-- start of Document passage --
Name | yajwiz JSON |
Version |
0.10.4
JSON |
| download |
home_page | None |
Summary | Klingon NLP toolkit |
upload_time | 2024-04-21 18:31:54 |
maintainer | None |
docs_url | None |
author | Iikka Hauhio |
requires_python | >=3.8 |
license | None |
keywords |
|
VCS |
|
bugtrack_url |
|
requirements |
No requirements were recorded.
|
Travis-CI |
No Travis.
|
coveralls test coverage |
No coveralls.
|
yajwI'
======
**yajwI'** is a Klingon NLP toolkit that includes basic tokenization, morphological analysis and POS tagging.
It heavily uses the `boQwI' dictionary <https://github.com/De7vID/klingon-assistant-data>`_.
Installation
------------
yajwI' requires Python 3.8 or newer.
It can be installed from PyPI::
pip install yajwiz
Updating and using the boQwI' dictionary
----------------------------------------
When yajwI' is first imported, it will download a copy of the boQwI' dictionary.
After this the ``update_dictionary()`` function must be called whenever the dictionary needs to be updated.
The function will check for updates and install them.
The downloaded dictionary can be accessed through the ``load_dictionary()`` function.
>>> import yajwiz
>>> yajwiz.update_dictionary()
>>> dictionary = yajwiz.load_dictionary()
>>> dictionary.version
'2021.03.18a'
Tokenization
------------
The library includes very simple tokenization.
>>> import yajwiz
>>> yajwiz.tokenize("Hegh neH chav qoH. qanchoHpa' qoH, Hegh qoH.")
[('WORD', 'Hegh'), ('SPACE', ' '), ('WORD', 'neH'), ('SPACE', ' '), ('WORD', 'chav'), ('SPACE', ' '), ('WORD', 'qoH'), ('PUNCT', '.'), ('SPACE', ' '), ('WORD', "qanchoHpa'"), ('SPACE', ' '), ('WORD', 'qoH'), ('PUNCT', ','), ('SPACE', ' '), ('WORD', 'Hegh'), ('SPACE', ' '), ('WORD', 'qoH'), ('PUNCT', '.')]
Morphological analysis
----------------------
The ``yajwiz.analyze`` function parses a word and returns a list of possible parses and a lot of extra information.
-- end of Document passage --
● **What to do**: Reproduce the stretch of the yajwI' toolkit page from "It can be installed" through "and install them.". The records have no connection to the yajwI' toolkit page.
-- start of Recorded data --
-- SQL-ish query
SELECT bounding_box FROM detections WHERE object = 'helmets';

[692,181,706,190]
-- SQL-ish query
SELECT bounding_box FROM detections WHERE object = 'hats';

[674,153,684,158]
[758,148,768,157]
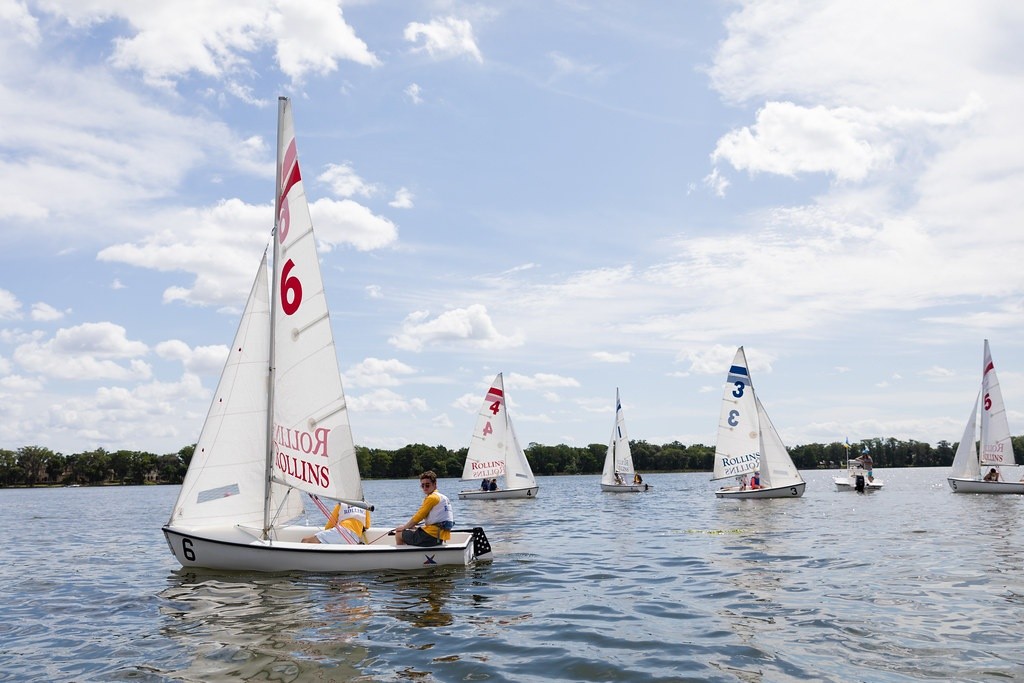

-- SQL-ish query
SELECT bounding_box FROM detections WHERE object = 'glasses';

[421,483,433,488]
-- end of Recorded data --
● **Complete response**:
It can be installed from PyPI::
pip install yajwiz
Updating and using the boQwI' dictionary
----------------------------------------
When yajwI' is first imported, it will download a copy of the boQwI' dictionary.
After this the ``update_dictionary()`` function must be called whenever the dictionary needs to be updated.
The function will check for updates and install them.